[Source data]
++++++
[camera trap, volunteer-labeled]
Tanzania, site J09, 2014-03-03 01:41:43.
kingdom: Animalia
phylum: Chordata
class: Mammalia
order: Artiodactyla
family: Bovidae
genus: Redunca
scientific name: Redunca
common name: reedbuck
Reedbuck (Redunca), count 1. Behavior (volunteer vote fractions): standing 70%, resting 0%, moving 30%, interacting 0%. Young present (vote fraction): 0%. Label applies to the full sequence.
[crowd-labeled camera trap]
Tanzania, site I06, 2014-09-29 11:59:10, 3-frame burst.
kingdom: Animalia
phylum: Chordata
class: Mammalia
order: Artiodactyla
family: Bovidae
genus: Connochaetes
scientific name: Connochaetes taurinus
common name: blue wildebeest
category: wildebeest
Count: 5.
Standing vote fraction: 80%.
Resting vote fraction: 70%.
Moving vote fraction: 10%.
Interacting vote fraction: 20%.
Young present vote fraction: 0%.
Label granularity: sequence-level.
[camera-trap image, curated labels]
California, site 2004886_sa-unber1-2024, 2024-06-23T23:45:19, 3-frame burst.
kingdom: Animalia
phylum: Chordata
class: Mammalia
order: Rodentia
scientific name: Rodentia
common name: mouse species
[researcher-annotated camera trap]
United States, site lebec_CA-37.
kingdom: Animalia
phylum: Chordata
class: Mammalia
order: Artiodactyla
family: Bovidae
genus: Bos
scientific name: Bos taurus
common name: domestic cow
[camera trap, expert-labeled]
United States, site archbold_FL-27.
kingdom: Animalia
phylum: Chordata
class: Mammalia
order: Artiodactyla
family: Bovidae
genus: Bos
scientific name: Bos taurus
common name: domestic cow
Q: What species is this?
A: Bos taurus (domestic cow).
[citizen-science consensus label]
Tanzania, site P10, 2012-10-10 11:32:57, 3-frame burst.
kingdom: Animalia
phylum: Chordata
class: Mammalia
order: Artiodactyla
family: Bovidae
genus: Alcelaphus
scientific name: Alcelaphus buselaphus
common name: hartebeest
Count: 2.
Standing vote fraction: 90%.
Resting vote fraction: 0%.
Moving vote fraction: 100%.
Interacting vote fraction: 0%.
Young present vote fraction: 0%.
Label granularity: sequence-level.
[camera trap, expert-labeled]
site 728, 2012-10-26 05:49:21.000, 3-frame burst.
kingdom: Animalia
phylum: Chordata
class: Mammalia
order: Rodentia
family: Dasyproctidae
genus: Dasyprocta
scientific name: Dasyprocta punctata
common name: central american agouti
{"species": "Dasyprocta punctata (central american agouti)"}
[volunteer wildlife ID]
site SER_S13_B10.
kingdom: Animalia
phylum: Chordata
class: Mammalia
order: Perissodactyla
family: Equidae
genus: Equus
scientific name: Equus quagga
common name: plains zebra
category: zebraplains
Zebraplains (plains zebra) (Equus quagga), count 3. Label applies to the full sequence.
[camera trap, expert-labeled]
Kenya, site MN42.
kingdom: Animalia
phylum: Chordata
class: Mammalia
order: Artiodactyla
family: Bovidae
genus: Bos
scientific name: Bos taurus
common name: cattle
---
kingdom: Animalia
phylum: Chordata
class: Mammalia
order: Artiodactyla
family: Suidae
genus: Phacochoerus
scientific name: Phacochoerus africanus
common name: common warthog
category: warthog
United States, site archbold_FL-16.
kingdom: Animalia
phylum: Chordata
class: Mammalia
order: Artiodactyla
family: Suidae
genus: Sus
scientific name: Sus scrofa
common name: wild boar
++++++
- **TRY IT**
Extract each entry in full and write it down exactly.

- **EXERCISE RESULT**
[camera trap, volunteer-labeled]
Tanzania, site J09, 2014-03-03 01:41:43.
kingdom: Animalia
phylum: Chordata
class: Mammalia
order: Artiodactyla
family: Bovidae
genus: Redunca
scientific name: Redunca
common name: reedbuck
Reedbuck (Redunca), count 1. Behavior (volunteer vote fractions): standing 70%, resting 0%, moving 30%, interacting 0%. Young present (vote fraction): 0%. Label applies to the full sequence.
[crowd-labeled camera trap]
Tanzania, site I06, 2014-09-29 11:59:10, 3-frame burst.
kingdom: Animalia
phylum: Chordata
class: Mammalia
order: Artiodactyla
family: Bovidae
genus: Connochaetes
scientific name: Connochaetes taurinus
common name: blue wildebeest
category: wildebeest
Count: 5.
Standing vote fraction: 80%.
Resting vote fraction: 70%.
Moving vote fraction: 10%.
Interacting vote fraction: 20%.
Young present vote fraction: 0%.
Label granularity: sequence-level.
[camera-trap image, curated labels]
California, site 2004886_sa-unber1-2024, 2024-06-23T23:45:19, 3-frame burst.
kingdom: Animalia
phylum: Chordata
class: Mammalia
order: Rodentia
scientific name: Rodentia
common name: mouse species
[researcher-annotated camera trap]
United States, site lebec_CA-37.
kingdom: Animalia
phylum: Chordata
class: Mammalia
order: Artiodactyla
family: Bovidae
genus: Bos
scientific name: Bos taurus
common name: domestic cow
[camera trap, expert-labeled]
United States, site archbold_FL-27.
kingdom: Animalia
phylum: Chordata
class: Mammalia
order: Artiodactyla
family: Bovidae
genus: Bos
scientific name: Bos taurus
common name: domestic cow
Q: What species is this?
A: Bos taurus (domestic cow).
[citizen-science consensus label]
Tanzania, site P10, 2012-10-10 11:32:57, 3-frame burst.
kingdom: Animalia
phylum: Chordata
class: Mammalia
order: Artiodactyla
family: Bovidae
genus: Alcelaphus
scientific name: Alcelaphus buselaphus
common name: hartebeest
Count: 2.
Standing vote fraction: 90%.
Resting vote fraction: 0%.
Moving vote fraction: 100%.
Interacting vote fraction: 0%.
Young present vote fraction: 0%.
Label granularity: sequence-level.
[camera trap, expert-labeled]
site 728, 2012-10-26 05:49:21.000, 3-frame burst.
kingdom: Animalia
phylum: Chordata
class: Mammalia
order: Rodentia
family: Dasyproctidae
genus: Dasyprocta
scientific name: Dasyprocta punctata
common name: central american agouti
{"species": "Dasyprocta punctata (central american agouti)"}
[volunteer wildlife ID]
site SER_S13_B10.
kingdom: Animalia
phylum: Chordata
class: Mammalia
order: Perissodactyla
family: Equidae
genus: Equus
scientific name: Equus quagga
common name: plains zebra
category: zebraplains
Zebraplains (plains zebra) (Equus quagga), count 3. Label applies to the full sequence.
[camera trap, expert-labeled]
Kenya, site MN42.
kingdom: Animalia
phylum: Chordata
class: Mammalia
order: Artiodactyla
family: Bovidae
genus: Bos
scientific name: Bos taurus
common name: cattle
---
kingdom: Animalia
phylum: Chordata
class: Mammalia
order: Artiodactyla
family: Suidae
genus: Phacochoerus
scientific name: Phacochoerus africanus
common name: common warthog
category: warthog
United States, site archbold_FL-16.
kingdom: Animalia
phylum: Chordata
class: Mammalia
order: Artiodactyla
family: Suidae
genus: Sus
scientific name: Sus scrofa
common name: wild boar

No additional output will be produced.